**About this exercise:**
Transcribe every line below exactly; no image goes into the output.

**Supplied information:**
------------

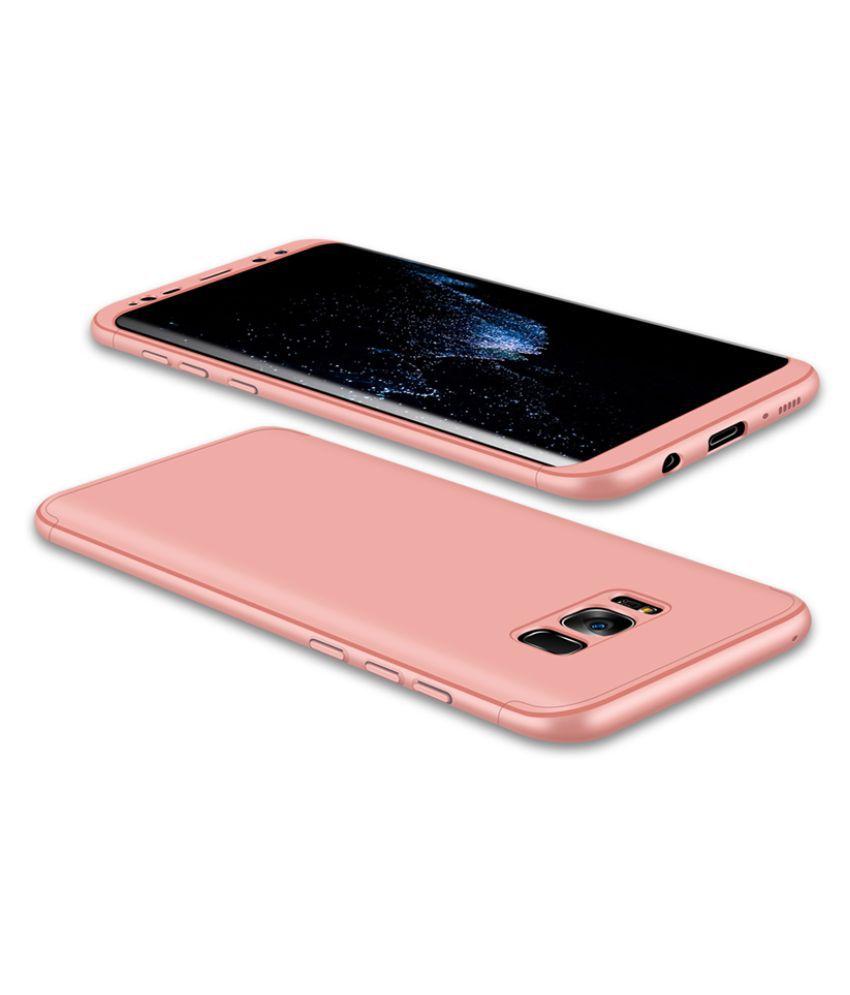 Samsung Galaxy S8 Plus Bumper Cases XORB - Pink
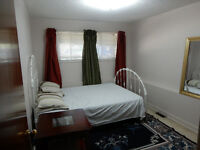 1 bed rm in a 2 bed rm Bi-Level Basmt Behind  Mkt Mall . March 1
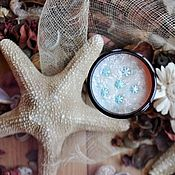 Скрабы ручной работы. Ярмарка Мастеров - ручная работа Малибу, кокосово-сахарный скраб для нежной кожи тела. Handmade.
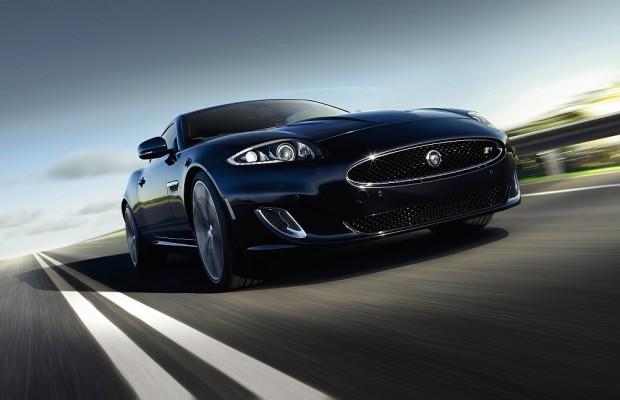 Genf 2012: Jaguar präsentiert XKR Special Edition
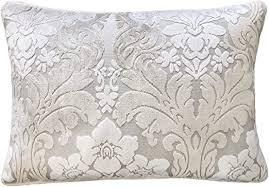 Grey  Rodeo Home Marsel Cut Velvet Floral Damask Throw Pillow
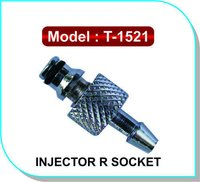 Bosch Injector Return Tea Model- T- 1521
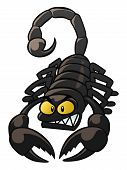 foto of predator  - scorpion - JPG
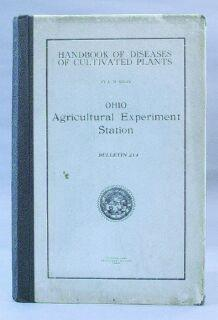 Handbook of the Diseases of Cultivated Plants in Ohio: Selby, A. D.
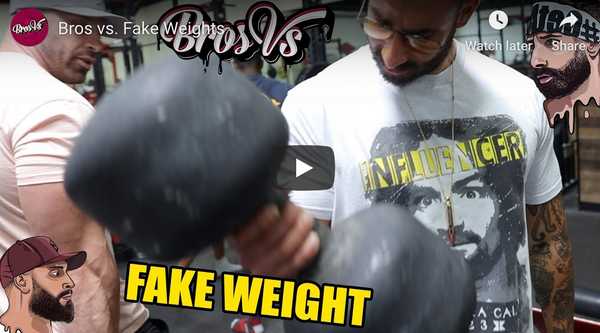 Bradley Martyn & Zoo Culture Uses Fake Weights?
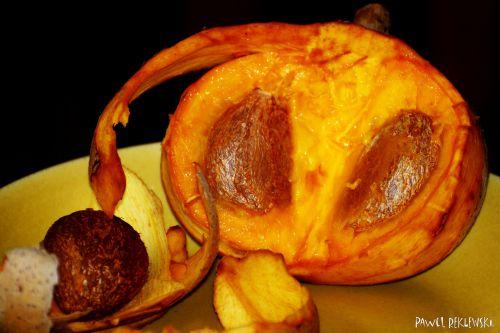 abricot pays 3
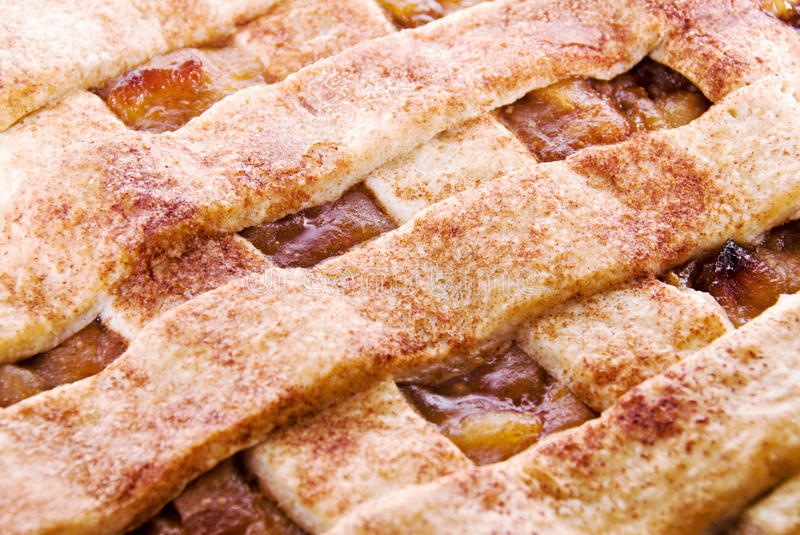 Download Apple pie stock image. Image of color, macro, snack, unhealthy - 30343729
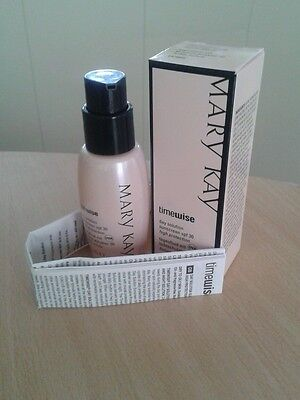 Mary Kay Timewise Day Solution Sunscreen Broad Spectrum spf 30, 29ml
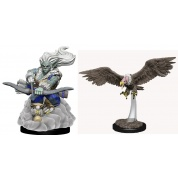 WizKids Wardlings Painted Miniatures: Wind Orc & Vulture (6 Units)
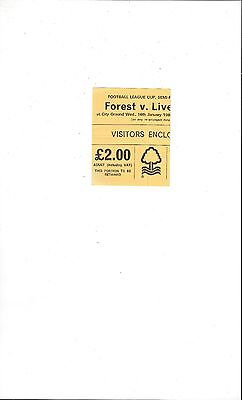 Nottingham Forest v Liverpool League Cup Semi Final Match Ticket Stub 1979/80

------------

**Response:**
 Samsung Galaxy S8 Plus Bumper Cases XORB - Pink
 1 bed rm in a 2 bed rm Bi-Level Basmt Behind  Mkt Mall . March 1
 Скрабы ручной работы. Ярмарка Мастеров - ручная работа Малибу, кокосово-сахарный скраб для нежной кожи тела. Handmade.
 Genf 2012: Jaguar präsentiert XKR Special Edition
 Grey  Rodeo Home Marsel Cut Velvet Floral Damask Throw Pillow
 Bosch Injector Return Tea Model- T- 1521
 foto of predator  - scorpion - JPG
 Handbook of the Diseases of Cultivated Plants in Ohio: Selby, A. D.
 Bradley Martyn & Zoo Culture Uses Fake Weights?
 abricot pays 3
 Download Apple pie stock image. Image of color, macro, snack, unhealthy - 30343729
 Mary Kay Timewise Day Solution Sunscreen Broad Spectrum spf 30, 29ml
 WizKids Wardlings Painted Miniatures: Wind Orc & Vulture (6 Units)
 Nottingham Forest v Liverpool League Cup Semi Final Match Ticket Stub 1979/80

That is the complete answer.